Reproduce every line below verbatim, dropping the pictures from your copy.

Rows of the dataset:
━━━━━━━━━━
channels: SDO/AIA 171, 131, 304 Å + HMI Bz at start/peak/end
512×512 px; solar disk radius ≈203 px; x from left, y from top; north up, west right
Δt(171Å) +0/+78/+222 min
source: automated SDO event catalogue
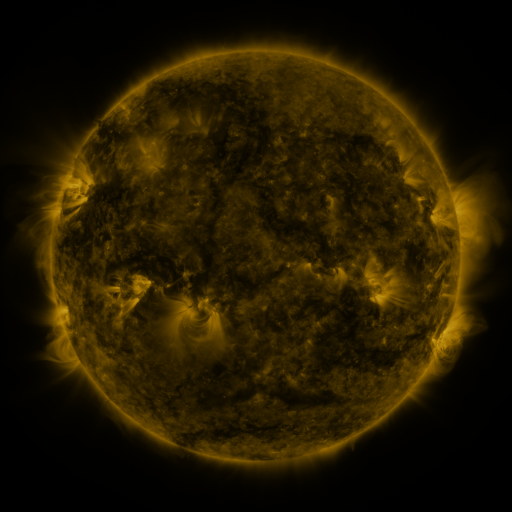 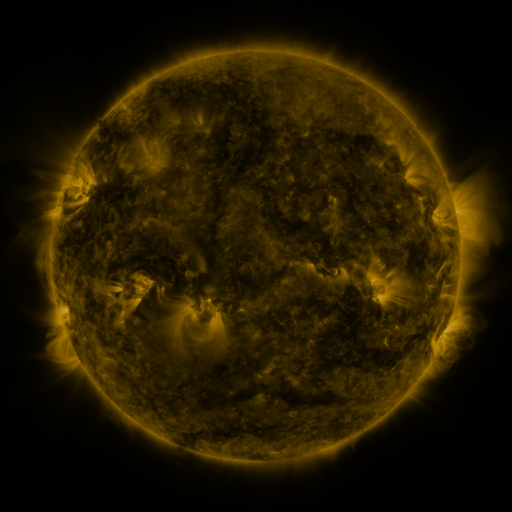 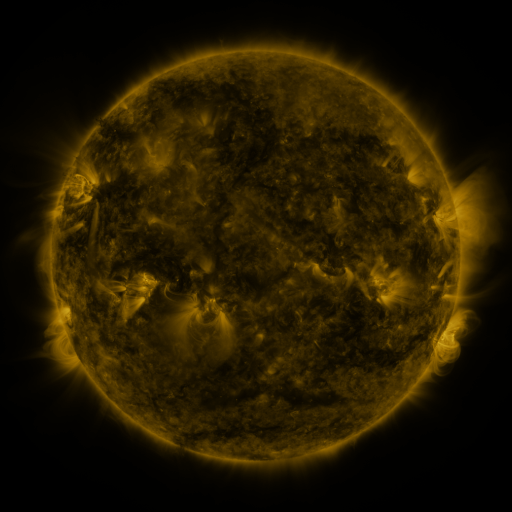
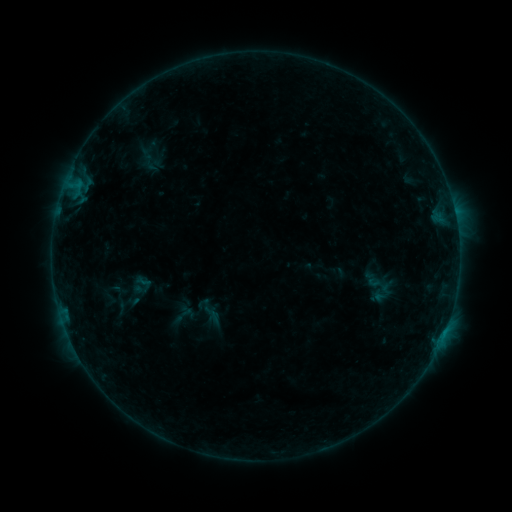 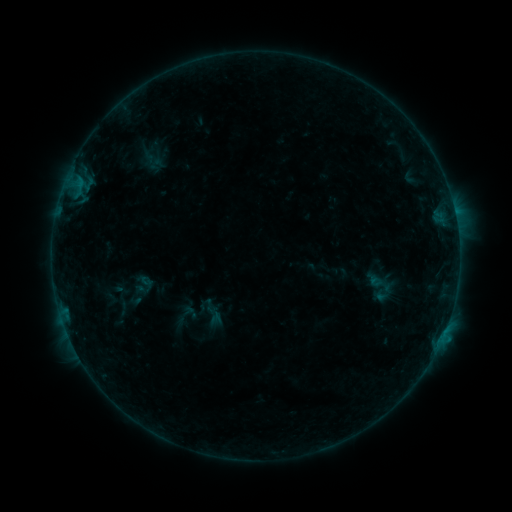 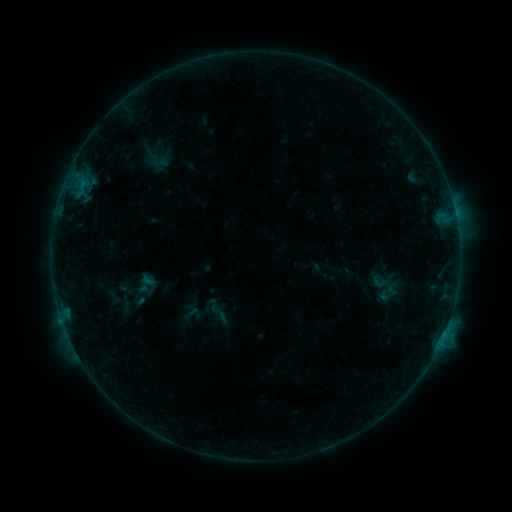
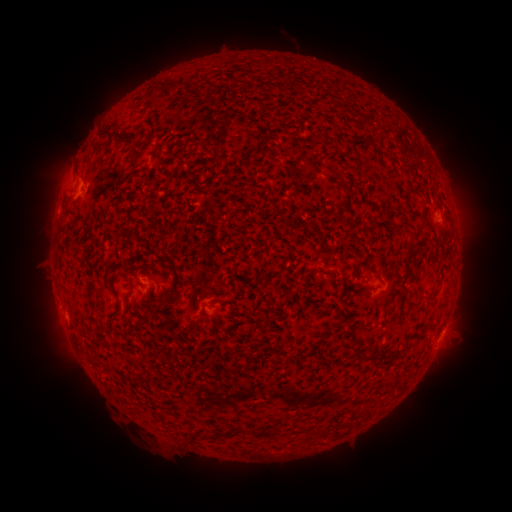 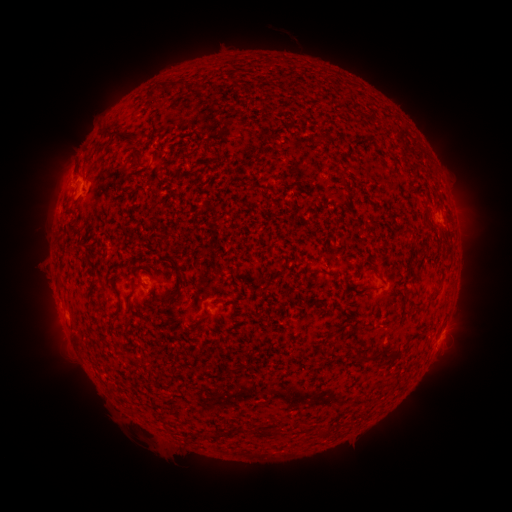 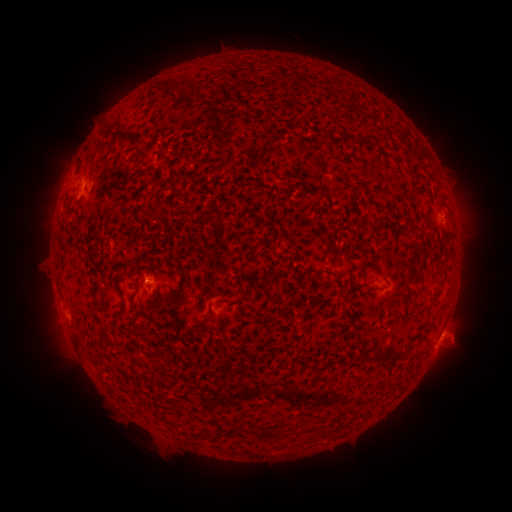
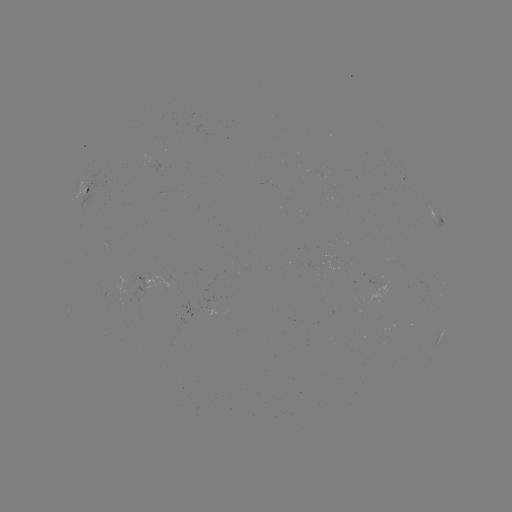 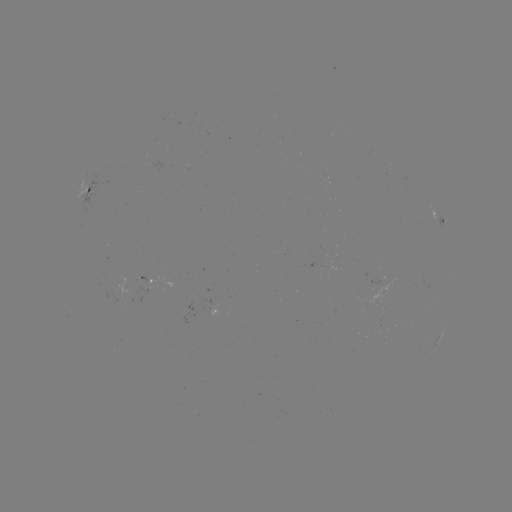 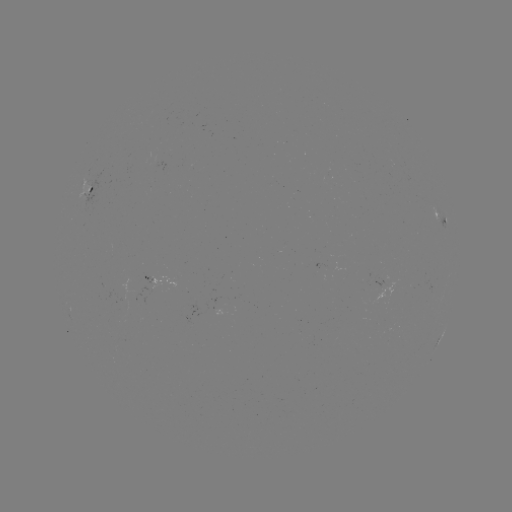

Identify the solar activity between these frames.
B4.1 flare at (442, 333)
━━━━━━━━━━
■ **Completed task**:
channels: SDO/AIA 171, 131, 304 Å + HMI Bz at start/peak/end
512×512 px; solar disk radius ≈203 px; x from left, y from top; north up, west right
Δt(171Å) +0/+78/+222 min
source: automated SDO event catalogue

Identify the solar activity between these frames.
B4.1 flare at (442, 333)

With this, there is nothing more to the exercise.